_Requirement a_
According to the text on historic Virginia plantation houses, when was the Bleak Hill house built?

>> Start Source document

Huntingdon, also known as The Meadow, is a historic plantation house located near Boyce, Clarke County, Virginia. The original section was built about 1830, and is a two-story, five bay, stone I-house dwelling with a gable roof. A rear ell was added around 1850, making a "T"-shaped house. Also on the property are a contributing pyramidal roofed mid-19th-century smokehouse and a stone-lined ice pit with a late 19th-century, square-notched log icehouse.
Bleak Hill is a historic plantation house and farm located close to the headwaters of the Pigg River near Callaway, Franklin County, Virginia. Replacing a house that burned in January 1830, it was built between 1856 and 1857 by Peter Saunders, Junior, who lived there until his death in 1905. Later the house, outbuildings, and adjoining land were sold to the Lee family. The main house is the two-story, three-bay, double pile, asymmetrical brick dwelling in the Italianate style. It measures approximately 40 feet by 42 feet and has a projecting two-story ell. Also on the property are a contributing two rows of frame, brick, and log outbuildings built about 1820: a two-story brick law office, a brick summer kitchen, a frame single dwelling, and a log smokehouse. Also on the property are two contributing pole barns built about 1930.
Howard's Neck Plantation is a historic house and plantation complex located near the unincorporated community of Pemberton, in Goochland County, Virginia. It was built about 1825, and is a two-story, three-bay brick structure in the Federal style. The house is similar in style to the works of Robert Mills. It has a shallow deck-on-hip roof and a small, one-story academically proportioned tetrastyle Roman Doric order portico.

>> End Source document
>> Start Recorded information

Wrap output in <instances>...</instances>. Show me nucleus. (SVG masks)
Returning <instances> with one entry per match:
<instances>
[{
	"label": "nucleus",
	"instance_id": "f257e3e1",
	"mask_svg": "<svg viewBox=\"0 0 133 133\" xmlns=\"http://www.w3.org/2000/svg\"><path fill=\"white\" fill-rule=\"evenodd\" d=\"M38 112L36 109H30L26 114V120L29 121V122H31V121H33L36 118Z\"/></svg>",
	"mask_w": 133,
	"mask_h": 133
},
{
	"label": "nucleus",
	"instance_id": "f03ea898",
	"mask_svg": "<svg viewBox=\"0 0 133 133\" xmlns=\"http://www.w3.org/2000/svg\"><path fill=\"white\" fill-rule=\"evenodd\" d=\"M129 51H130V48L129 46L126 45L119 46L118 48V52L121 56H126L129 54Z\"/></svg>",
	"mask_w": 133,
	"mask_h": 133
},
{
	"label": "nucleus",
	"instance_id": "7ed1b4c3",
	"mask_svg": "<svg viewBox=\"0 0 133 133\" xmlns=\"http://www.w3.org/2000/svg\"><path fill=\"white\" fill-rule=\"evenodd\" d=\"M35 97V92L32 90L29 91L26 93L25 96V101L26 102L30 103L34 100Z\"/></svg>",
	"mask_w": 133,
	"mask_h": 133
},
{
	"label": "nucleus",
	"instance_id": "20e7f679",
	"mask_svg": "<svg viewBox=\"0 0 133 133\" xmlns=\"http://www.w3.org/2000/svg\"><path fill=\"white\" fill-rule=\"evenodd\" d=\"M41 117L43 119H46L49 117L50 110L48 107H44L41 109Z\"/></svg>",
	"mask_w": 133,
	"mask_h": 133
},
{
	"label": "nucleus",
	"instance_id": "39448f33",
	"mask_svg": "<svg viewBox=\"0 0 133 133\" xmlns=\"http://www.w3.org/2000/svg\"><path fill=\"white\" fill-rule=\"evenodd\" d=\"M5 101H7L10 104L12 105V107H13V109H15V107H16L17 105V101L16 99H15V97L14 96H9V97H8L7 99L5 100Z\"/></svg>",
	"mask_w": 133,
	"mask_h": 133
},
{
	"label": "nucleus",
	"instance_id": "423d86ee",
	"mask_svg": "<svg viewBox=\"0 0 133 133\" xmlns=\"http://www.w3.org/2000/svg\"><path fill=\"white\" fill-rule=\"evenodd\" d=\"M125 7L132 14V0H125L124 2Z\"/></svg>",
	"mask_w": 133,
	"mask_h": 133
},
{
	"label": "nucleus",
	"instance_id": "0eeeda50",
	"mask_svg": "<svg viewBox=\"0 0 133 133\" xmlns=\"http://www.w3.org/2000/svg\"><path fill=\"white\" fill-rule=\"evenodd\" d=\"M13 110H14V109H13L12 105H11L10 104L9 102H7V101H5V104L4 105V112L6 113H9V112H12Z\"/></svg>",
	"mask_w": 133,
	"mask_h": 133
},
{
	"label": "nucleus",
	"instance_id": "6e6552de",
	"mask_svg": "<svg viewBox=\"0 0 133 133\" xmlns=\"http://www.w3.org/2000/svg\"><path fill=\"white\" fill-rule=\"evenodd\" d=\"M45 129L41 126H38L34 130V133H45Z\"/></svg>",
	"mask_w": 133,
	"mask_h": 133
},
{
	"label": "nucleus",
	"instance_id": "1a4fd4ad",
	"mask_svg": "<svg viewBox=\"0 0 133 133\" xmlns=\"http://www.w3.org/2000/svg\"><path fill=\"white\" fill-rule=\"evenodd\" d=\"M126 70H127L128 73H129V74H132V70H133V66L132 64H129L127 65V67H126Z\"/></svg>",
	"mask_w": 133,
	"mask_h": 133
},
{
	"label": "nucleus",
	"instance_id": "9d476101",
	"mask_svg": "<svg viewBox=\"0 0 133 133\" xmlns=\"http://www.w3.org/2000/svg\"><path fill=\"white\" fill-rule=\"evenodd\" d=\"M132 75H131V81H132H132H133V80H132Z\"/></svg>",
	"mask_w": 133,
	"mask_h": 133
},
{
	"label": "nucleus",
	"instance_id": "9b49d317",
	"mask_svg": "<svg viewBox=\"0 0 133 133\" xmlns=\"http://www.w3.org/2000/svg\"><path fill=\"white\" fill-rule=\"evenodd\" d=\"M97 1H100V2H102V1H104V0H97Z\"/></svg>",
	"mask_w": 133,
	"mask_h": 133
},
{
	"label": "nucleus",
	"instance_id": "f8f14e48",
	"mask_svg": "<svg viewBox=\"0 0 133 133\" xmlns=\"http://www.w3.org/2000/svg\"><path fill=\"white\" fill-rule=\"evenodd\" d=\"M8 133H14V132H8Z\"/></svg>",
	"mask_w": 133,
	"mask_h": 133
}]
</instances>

>> End Recorded information

_Requirement b_
Gather every line in the entries above that contains the string "instances".

_Expected output a_
Between 1856 and 1857

_Expected output b_
Wrap output in <instances>...</instances>. Show me nucleus. (SVG masks)
Returning <instances> with one entry per match:
<instances>
</instances>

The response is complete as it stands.